Items of spatial reasoning

-- Start --

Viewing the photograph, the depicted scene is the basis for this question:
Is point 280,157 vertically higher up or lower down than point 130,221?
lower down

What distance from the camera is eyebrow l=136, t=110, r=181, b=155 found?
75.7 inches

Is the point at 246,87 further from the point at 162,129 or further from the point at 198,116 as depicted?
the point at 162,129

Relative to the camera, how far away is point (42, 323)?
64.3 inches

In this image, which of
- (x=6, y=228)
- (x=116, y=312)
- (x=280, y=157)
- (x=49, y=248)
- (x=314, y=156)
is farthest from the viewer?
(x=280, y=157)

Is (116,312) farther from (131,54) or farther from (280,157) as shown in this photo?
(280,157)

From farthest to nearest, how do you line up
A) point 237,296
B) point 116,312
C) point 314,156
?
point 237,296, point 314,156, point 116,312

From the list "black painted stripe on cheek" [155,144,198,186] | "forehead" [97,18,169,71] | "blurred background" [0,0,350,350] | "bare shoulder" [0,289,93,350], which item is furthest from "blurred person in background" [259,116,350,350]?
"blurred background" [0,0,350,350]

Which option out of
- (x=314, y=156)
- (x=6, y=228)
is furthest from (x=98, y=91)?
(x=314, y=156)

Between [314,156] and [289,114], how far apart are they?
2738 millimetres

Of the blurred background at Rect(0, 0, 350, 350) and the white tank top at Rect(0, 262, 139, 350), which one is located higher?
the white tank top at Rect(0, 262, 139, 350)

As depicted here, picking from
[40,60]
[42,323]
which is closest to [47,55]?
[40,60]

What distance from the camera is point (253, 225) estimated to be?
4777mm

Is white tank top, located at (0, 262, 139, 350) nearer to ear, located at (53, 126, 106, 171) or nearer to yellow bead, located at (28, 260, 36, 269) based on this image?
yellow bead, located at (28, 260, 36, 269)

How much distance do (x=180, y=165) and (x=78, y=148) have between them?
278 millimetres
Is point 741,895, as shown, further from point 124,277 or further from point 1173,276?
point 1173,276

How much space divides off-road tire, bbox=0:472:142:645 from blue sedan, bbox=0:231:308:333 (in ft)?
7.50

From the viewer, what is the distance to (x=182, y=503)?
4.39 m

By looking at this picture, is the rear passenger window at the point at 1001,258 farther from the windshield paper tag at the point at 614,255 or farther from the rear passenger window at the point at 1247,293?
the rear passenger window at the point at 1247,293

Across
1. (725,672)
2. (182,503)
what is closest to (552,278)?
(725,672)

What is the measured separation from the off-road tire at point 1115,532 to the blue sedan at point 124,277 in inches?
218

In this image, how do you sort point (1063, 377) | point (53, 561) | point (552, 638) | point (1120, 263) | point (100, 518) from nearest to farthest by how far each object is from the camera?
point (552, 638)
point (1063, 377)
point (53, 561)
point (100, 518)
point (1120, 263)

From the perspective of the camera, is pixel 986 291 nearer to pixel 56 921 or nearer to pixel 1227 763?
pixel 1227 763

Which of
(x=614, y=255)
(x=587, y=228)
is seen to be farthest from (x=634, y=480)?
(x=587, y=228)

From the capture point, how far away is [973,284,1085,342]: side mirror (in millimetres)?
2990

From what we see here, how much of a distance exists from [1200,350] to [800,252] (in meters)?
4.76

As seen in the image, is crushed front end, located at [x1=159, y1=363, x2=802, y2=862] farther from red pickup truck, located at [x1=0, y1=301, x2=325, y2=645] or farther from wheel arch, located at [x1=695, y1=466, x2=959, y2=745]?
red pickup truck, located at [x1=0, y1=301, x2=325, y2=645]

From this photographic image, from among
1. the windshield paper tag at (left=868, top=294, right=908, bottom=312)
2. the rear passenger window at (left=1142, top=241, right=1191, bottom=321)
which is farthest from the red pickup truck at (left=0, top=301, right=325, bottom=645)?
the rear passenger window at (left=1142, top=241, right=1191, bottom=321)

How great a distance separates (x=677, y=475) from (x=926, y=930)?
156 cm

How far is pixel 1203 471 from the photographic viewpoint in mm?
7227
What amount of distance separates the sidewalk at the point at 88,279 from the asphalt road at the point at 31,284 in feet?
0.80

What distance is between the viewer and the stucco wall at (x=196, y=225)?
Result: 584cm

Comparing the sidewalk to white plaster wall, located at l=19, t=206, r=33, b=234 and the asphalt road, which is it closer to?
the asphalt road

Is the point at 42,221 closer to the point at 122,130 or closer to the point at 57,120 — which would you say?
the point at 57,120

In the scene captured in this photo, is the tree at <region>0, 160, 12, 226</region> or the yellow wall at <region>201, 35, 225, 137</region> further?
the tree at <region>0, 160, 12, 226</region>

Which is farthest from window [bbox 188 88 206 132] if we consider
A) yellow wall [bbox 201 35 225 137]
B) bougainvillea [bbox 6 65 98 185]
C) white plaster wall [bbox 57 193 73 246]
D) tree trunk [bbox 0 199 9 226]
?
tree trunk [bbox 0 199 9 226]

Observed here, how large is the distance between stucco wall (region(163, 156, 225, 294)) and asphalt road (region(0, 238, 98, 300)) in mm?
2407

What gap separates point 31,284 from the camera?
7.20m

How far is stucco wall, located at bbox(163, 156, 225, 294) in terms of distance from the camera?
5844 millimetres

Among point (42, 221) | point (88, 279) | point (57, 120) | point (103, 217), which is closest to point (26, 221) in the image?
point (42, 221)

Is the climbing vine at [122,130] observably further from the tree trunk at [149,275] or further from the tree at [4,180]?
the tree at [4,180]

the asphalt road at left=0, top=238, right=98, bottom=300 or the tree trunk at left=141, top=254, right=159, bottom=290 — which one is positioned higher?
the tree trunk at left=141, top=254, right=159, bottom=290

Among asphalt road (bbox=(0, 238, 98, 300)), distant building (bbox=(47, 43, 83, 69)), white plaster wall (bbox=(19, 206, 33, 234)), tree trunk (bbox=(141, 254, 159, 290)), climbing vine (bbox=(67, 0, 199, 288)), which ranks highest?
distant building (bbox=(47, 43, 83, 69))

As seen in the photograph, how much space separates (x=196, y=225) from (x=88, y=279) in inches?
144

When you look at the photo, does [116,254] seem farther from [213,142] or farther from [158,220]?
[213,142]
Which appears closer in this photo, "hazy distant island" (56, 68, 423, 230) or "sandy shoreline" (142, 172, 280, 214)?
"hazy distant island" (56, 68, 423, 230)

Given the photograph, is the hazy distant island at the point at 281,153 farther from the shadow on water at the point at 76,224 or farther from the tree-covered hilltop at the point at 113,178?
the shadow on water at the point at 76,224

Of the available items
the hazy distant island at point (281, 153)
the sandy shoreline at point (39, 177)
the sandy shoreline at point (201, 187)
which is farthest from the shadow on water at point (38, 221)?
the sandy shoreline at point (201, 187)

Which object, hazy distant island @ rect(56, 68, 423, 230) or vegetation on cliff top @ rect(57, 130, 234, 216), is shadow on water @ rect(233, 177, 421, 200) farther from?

-- End --

» **Required task**
Reproduce everything from the start of the items above down to the line containing "75.7 inches", with both ends included.

» **Task answer**
Viewing the photograph, the depicted scene is the basis for this question:
Is point 280,157 vertically higher up or lower down than point 130,221?
lower down

What distance from the camera is eyebrow l=136, t=110, r=181, b=155 found?
75.7 inches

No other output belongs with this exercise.